Intermediate Band Materials for High Efficiency Solar Cells: Overview and Future Directions
Dr Jacob Krich
Physics Department at the University of Ottawa, Canada
11:30 am Monday, 30 July 2018, Virtual Reality Theatre (AR Building), Hawthorn.
Intermediate band (IB) materials are a novel class of materials that, like semiconductors, have a band gap but also have an extra set of allowed electronic levels entirely contained within the semiconductor band gap, allowing sub-gap photon absorption. Solar cells made from such materials have the potential to radically improve photovoltaic efficiencies, similar to triple-junction cells. IB materials are also being explored for use as infrared photodetectors. Current IB devices are made from three classes of materials: quantum dots, highly-mismatched alloys, and hyperdoped semiconductors, but none has simultaneously achieved high sub-gap absorption and sufficient carrier lifetime.
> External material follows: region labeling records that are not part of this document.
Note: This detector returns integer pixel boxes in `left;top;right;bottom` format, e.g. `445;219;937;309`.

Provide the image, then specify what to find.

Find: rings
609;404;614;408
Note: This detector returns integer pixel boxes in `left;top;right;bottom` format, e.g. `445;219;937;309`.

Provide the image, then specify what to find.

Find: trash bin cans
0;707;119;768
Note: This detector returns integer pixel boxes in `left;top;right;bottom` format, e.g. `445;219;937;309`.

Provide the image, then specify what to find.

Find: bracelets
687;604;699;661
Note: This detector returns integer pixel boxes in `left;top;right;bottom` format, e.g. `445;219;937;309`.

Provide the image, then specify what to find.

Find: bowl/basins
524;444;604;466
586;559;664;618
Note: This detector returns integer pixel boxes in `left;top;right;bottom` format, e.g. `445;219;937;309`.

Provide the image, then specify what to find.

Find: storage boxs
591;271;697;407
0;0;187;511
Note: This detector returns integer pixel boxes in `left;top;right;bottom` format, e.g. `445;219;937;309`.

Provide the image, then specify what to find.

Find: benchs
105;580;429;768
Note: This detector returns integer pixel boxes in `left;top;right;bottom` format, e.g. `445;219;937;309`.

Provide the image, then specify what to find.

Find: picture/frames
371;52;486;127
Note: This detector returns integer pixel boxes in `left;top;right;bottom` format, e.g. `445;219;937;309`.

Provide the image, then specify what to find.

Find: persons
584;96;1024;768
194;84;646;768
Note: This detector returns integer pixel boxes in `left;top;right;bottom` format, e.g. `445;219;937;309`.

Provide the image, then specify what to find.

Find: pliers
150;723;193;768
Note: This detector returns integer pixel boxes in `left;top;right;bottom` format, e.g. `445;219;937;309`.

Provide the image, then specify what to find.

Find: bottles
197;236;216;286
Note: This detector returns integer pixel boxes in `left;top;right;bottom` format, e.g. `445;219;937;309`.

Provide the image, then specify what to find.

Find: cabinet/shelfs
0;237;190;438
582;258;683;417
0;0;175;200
I will describe theoretical and experimental work to understand the material requirements for efficient IB solar cells. I will introduce a simple figure of merit that predicts the potential effectiveness of candidate IB materials for both photodetectors and solar cells in advance of device fabrication. This figure of merit captures the trade-off between enhanced absorption and enhanced recombination within an IB material, and it suggests a path toward efficient IB materials. I will give examples of promising IB material systems and of measurements and predictions of the figure of merit.
About the Speaker
Dr Krich is a condensed matter physicist in the Physics Department at the University of Ottawa. His research is focused on the theoretical understanding of materials useful for photovoltaics, spintronics, and quantum information. Developing new materials to allow high efficiency photovoltaics or novel devices requires insight into the electronic properties of materials, especially in the presence of the nearly-unavoidable disorder in real systems. A variety of techniques, from phenomenological models to ab initio calculations, are used to describe material properties and predict new useful structures.